For Gareth Southgate, the penalty shoot-out win was not just vindication but redemption.
Ever since his infamous miss against Germany in 1996, he has known that England need to do penalties differently, do them better. Not making it up as they go along, as they did that night at Wembley, when Southgate stumbled onto centre-stage despite only ever having taken one penalty in his life. “I was a volunteer really,” Southgate admitted last week. “The type of character I was, I felt you should put yourself forward.”
Out with the well-intentioned but doomed Victorian amateurism. What England needed to do was to “own the process”. Not leave anything to chance. Focus on planning and practice, how to score their kicks, and how to stop the opposition’s. That might sound obvious, but it took a man who has been haunted by a penalty miss for over 20 years to finally de-mystify penalties for us.
After weeks of hard work, Southgate’s new approach finally paid off here at the Spartak Stadium in Moscow, just before midnight.
Four of England’s five takers scored: Harry Kane, Marcus Rashford, Kieran Trippier and Eric Dier, who scored the winning kick.
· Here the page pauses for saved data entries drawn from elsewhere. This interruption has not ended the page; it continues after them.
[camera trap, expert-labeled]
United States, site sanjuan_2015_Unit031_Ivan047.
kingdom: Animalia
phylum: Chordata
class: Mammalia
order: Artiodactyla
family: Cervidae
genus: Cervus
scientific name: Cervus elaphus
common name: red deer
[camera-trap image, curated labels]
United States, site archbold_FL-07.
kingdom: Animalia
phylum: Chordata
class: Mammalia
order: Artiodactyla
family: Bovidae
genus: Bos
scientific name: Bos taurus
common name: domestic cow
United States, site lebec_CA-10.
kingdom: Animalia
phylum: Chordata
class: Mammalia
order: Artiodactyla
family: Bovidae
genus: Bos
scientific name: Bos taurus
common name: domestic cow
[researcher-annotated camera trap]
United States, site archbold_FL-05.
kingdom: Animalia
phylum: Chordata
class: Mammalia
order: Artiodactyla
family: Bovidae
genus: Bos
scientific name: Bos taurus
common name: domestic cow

Rashford had been brought on to play in midfield in extra-time so that he could be part of a shoot-out. Nothing was being left to chance.
“We had talked long and hard about owning the process of a shootout,” Southgate said afterwards. England even managed to survive Jordan Henderson having his kick saved. But Southgate never doubted, because he trusted that his takers would feel the reward of their hard work.
“Even when our first penalty was saved, I’ve seen enough shootouts to know the first miss isn’t the key one,” Southgate said. “I believed our goalkeeper would save one, and the technique of our players in taking them was superb. I have to credit our big support team who have done a lot of work in that area over the last few months.”
There was some redemption too for Pickford, who let in Yerry Mina’s painful 93rd minute equaliser only to save brilliantly from Carlos Bacca to swing the shoot-out England’s way. Pickford said afterwards that he guessed the right way for all of Colombia’s kickers - except for Falcao - and that was credit to the preparation he had done along with goalkeeping coach Martyn Margetson.
“We did our research on them, with Margetson and the analysis staff,” Pickford said. “I had a fair feeling [where they would go]. Falcao was really the only one who didn’t go ‘his’ way. But it’s about: set, react and go with power. And I’ve got power and agility, I don’t care if I’m not the biggest keeper. I’ve got that power and agility to get around the goal. I’m very good at it.”
Pickford’s save from Bacca should go down as the turning point of the whole night. It was certainly better executed than Dier’s winning kick, which Ospina should have saved. But Pickford, knowing Bacca likes to go top right, dived early, not too low, extending a powerful left hand up into the air to keep the ball out. Pickford’s own power and agility, as he put it, combined with months of research and preparation to save Bacca’s kick, and save England’s summer.
Southgate was delighted. “[Jordan] had studied all their takers, and great credit to the staff and to him for taking on board that information and preparing in the right way,” he said. “You don’t always get what you deserve in life, but I think tonight we did.”
Southgate would never put it quite this way, but so much of that credit is down to him. He knows the weight of penalties better than anyone else in English football history. And as part of his work since taking over as England manager, he has revolutionised the team’s approach. Mature, planned out, sensible, meticulous: England’s approach to penalties is a reflection of Southgate’s approach himself.
As he explained in Kaliningrad last week, in the aftermath of the 1-0 defeat, he has had almost his whole adult life pondering this topic, and how to get it right.
“I’ve had a couple of decades thinking it through,” Southgate said. “It’s not about luck. It’s not about chance. It’s about performing a skill under pressure. There are things you can work on, things that can be helpful for the preparation for the players. We have studied it. There is a lot we can do to own the process, and not be controlled by it.”
No-one could dispute the intention behind it when Southgate spelled out his plans. But then no-one knew how well this would work until England finally came into contact with the harsh binary of a shootout.
On Tuesday night in Moscow, Southgate’s plan worked. His own personal lessons had been learned. The team had won, but Southgate had a personal redemption he may never have dreamed of.